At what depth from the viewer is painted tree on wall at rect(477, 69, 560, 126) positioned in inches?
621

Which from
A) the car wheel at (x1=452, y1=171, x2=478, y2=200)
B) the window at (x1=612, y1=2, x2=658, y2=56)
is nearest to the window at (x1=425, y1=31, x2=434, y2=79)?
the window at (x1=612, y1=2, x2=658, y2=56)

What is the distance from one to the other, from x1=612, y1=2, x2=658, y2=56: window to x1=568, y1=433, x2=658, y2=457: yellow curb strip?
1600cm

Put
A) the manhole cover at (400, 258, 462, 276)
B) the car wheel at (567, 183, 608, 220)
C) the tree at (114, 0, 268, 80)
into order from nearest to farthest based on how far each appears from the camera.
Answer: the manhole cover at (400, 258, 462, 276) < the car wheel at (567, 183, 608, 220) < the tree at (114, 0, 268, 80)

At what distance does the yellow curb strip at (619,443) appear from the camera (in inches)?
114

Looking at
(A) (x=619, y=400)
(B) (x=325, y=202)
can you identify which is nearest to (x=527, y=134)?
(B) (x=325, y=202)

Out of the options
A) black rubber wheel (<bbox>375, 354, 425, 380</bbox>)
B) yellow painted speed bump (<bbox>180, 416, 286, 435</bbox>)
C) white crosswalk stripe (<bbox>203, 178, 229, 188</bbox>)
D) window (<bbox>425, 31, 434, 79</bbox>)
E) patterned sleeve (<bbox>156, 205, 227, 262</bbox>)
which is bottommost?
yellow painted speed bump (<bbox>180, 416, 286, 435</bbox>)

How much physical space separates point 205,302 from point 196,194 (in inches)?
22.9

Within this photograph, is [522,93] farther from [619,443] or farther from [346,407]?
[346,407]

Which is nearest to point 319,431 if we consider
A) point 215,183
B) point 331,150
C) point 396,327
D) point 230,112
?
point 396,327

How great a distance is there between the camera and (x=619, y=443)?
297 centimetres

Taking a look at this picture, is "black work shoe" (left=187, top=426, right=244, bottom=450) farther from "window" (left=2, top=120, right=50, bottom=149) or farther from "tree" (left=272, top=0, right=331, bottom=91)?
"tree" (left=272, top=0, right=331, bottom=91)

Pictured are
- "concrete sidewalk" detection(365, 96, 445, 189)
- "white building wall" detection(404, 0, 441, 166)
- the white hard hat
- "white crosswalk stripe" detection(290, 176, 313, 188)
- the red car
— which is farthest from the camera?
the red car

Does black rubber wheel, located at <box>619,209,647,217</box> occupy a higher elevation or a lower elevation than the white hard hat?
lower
##############################
== GIVEN PROBLEM ==
Render every line of the material above as a JSON list of strings, one string per line, with the blank lines omitted.

== TASK SOLUTION ==
[
  "At what depth from the viewer is painted tree on wall at rect(477, 69, 560, 126) positioned in inches?",
  "621",
  "Which from",
  "A) the car wheel at (x1=452, y1=171, x2=478, y2=200)",
  "B) the window at (x1=612, y1=2, x2=658, y2=56)",
  "is nearest to the window at (x1=425, y1=31, x2=434, y2=79)?",
  "the window at (x1=612, y1=2, x2=658, y2=56)",
  "What is the distance from one to the other, from x1=612, y1=2, x2=658, y2=56: window to x1=568, y1=433, x2=658, y2=457: yellow curb strip?",
  "1600cm",
  "Put",
  "A) the manhole cover at (400, 258, 462, 276)",
  "B) the car wheel at (567, 183, 608, 220)",
  "C) the tree at (114, 0, 268, 80)",
  "into order from nearest to farthest based on how far each appears from the camera.",
  "Answer: the manhole cover at (400, 258, 462, 276) < the car wheel at (567, 183, 608, 220) < the tree at (114, 0, 268, 80)",
  "At what distance does the yellow curb strip at (619,443) appear from the camera (in inches)?",
  "114",
  "Looking at",
  "(A) (x=619, y=400)",
  "(B) (x=325, y=202)",
  "can you identify which is nearest to (x=527, y=134)?",
  "(B) (x=325, y=202)",
  "Out of the options",
  "A) black rubber wheel (<bbox>375, 354, 425, 380</bbox>)",
  "B) yellow painted speed bump (<bbox>180, 416, 286, 435</bbox>)",
  "C) white crosswalk stripe (<bbox>203, 178, 229, 188</bbox>)",
  "D) window (<bbox>425, 31, 434, 79</bbox>)",
  "E) patterned sleeve (<bbox>156, 205, 227, 262</bbox>)",
  "which is bottommost?",
  "yellow painted speed bump (<bbox>180, 416, 286, 435</bbox>)",
  "How much physical space separates point 205,302 from point 196,194 (in inches)?",
  "22.9",
  "Within this photograph, is [522,93] farther from [619,443] or farther from [346,407]?",
  "[346,407]",
  "Which is nearest to point 319,431 if we consider",
  "A) point 215,183",
  "B) point 331,150",
  "C) point 396,327",
  "D) point 230,112",
  "?",
  "point 396,327",
  "How great a distance is there between the camera and (x=619, y=443)?",
  "297 centimetres",
  "Taking a look at this picture, is \"black work shoe\" (left=187, top=426, right=244, bottom=450) farther from \"window\" (left=2, top=120, right=50, bottom=149) or farther from \"tree\" (left=272, top=0, right=331, bottom=91)?",
  "\"tree\" (left=272, top=0, right=331, bottom=91)",
  "Pictured are",
  "- \"concrete sidewalk\" detection(365, 96, 445, 189)",
  "- \"white building wall\" detection(404, 0, 441, 166)",
  "- the white hard hat",
  "- \"white crosswalk stripe\" detection(290, 176, 313, 188)",
  "- the red car",
  "— which is farthest from the camera?",
  "the red car",
  "Does black rubber wheel, located at <box>619,209,647,217</box> occupy a higher elevation or a lower elevation than the white hard hat?",
  "lower"
]